Muchos recordarán a Isaac, aquel ex novio de Falete que, además de por su relación con el cantante, saltó a la fama por su ridícula exhibición en programas de televisión donde se ganó apodos como 'el esmirriao' o 'caballito de mar'. Pues bien, Isaac protagonizó lo que se recordará como una divertida anécdota cuando en realidad constituye un delito: el autosecuestro. En el caso del ex novio de Falete, el suceso fue tan patético que se tomó a risa, exactamente igual que al personaje. Sin embargo, la idea de Isaac -que no su intento- es mucho más seria de lo que parece. Tanto, que se ha puesto de moda.

"Los raptos simulados se duplican en un año", lee desde el Twitter Mari Pili en la hora del cafecito: "¡Como el ex novio de Falete! Ayyyy que me autosecuestro...", bromea. "Cómo está el mundo, ¿eh?" "Pues sí, mira lo mal que estará para que la gente se autosecuestre", se pone seria Rosa.

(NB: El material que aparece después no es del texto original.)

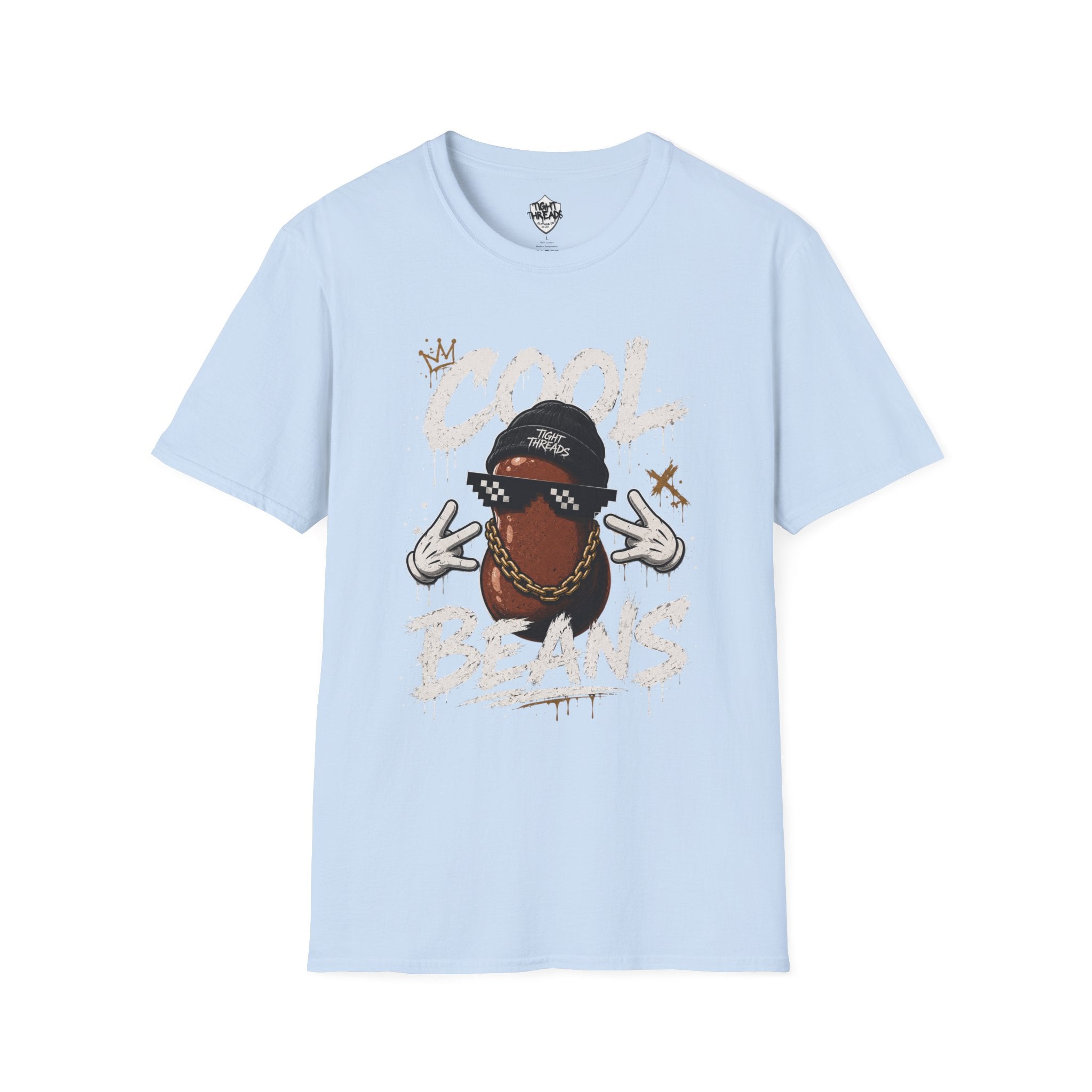 Cool Beans Graphic T-Shirt — Hipster Bean Cartoon Tee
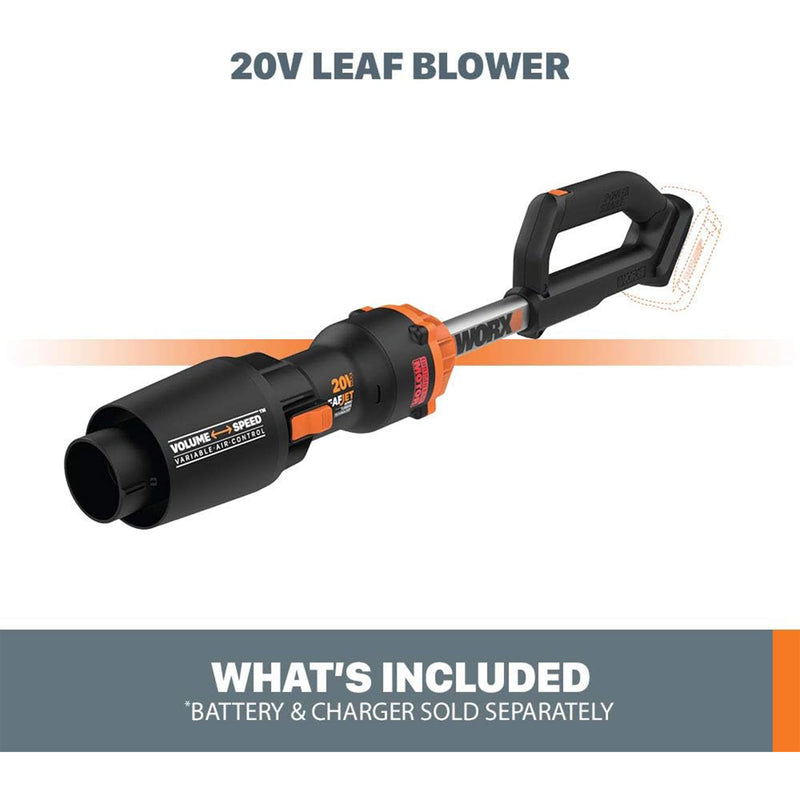 Worx Nitro LeafJet Cordless Leaf Blower with Battery and Charger for Lawn Care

Yo no pude reprimir una sonrisa, aunque tiene razón, es un tema serio. La gente no se autosecuestra así por así sin motivo alguno. Lo que pasa es que la propia palabra, como que hace gracia. Pero si nos ponemos a pensar lo que supone mentir de esa forma -por no decir timar, que es mucho más exacto- a tu propia familia, pareja o amigos para quedarte con sus ahorros, efectivamente, gracia no tiene ninguna. 

La familia o el dinero

"¿Qué puede llevar a alguien a engañar así a sus propios padres?", se pregunta en voz alta Rosa tras leer el caso de una chica que simuló estar secuestrada en Egipto para conseguir el dinero de un papá y una mamá dispuestos a todo por su hija. No es el único caso, hasta 24 falsos raptos se han contabilizado a lo largo del 2012. Lo más triste de todo, el motivo: la crisis económica.

No tengo trabajo, no tengo dinero... ¿cómo sobrevivo? Pues me autosecuestro. A las simulaciones de robo en el negocio o los falsos siniestros del hogar con el fin de cobrar el seguro se suman ahora las 'vacaciones clandestinas' y premiadas con visa oro; parece muy fácil desaparecer unos días y esperar un cheque que te pague la escapada más el alquiler por un año, pero en realidad no lo es tanto. Y si no que se lo digan a 'el esmirriao'. Además de sin el dinero, te puedes quedar sin familia... y sin respeto.